WORK INSTRUCTION: Strip out the pictures and output each remaining line of the data word for word.

== Segment start ==

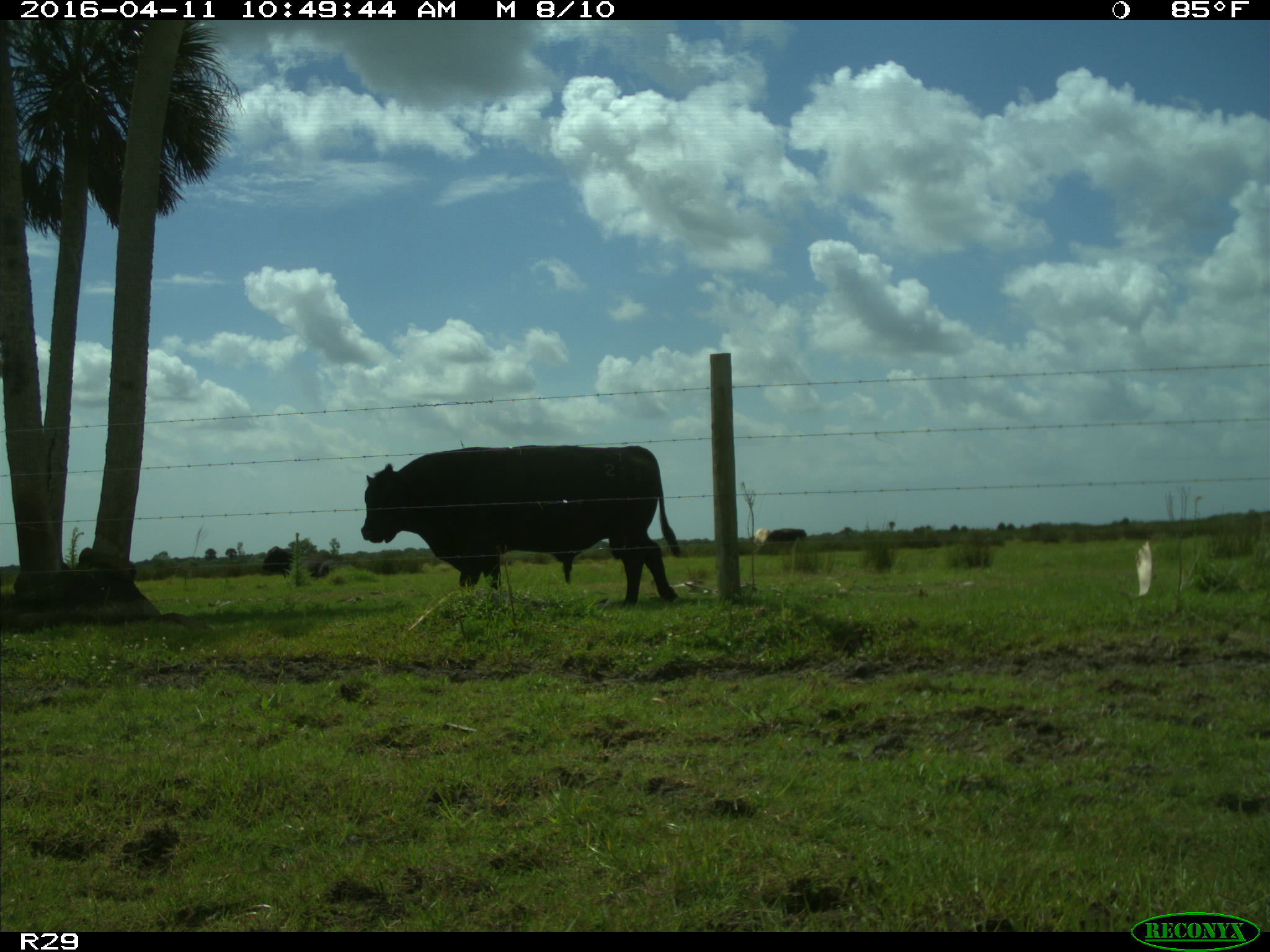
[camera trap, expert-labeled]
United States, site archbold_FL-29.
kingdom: Animalia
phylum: Chordata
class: Mammalia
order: Artiodactyla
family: Bovidae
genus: Bos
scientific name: Bos taurus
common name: domestic cow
Bos taurus (domestic cow).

== Segment end ==

TASK RESULT:
[camera trap, expert-labeled]
United States, site archbold_FL-29.
kingdom: Animalia
phylum: Chordata
class: Mammalia
order: Artiodactyla
family: Bovidae
genus: Bos
scientific name: Bos taurus
common name: domestic cow
Bos taurus (domestic cow).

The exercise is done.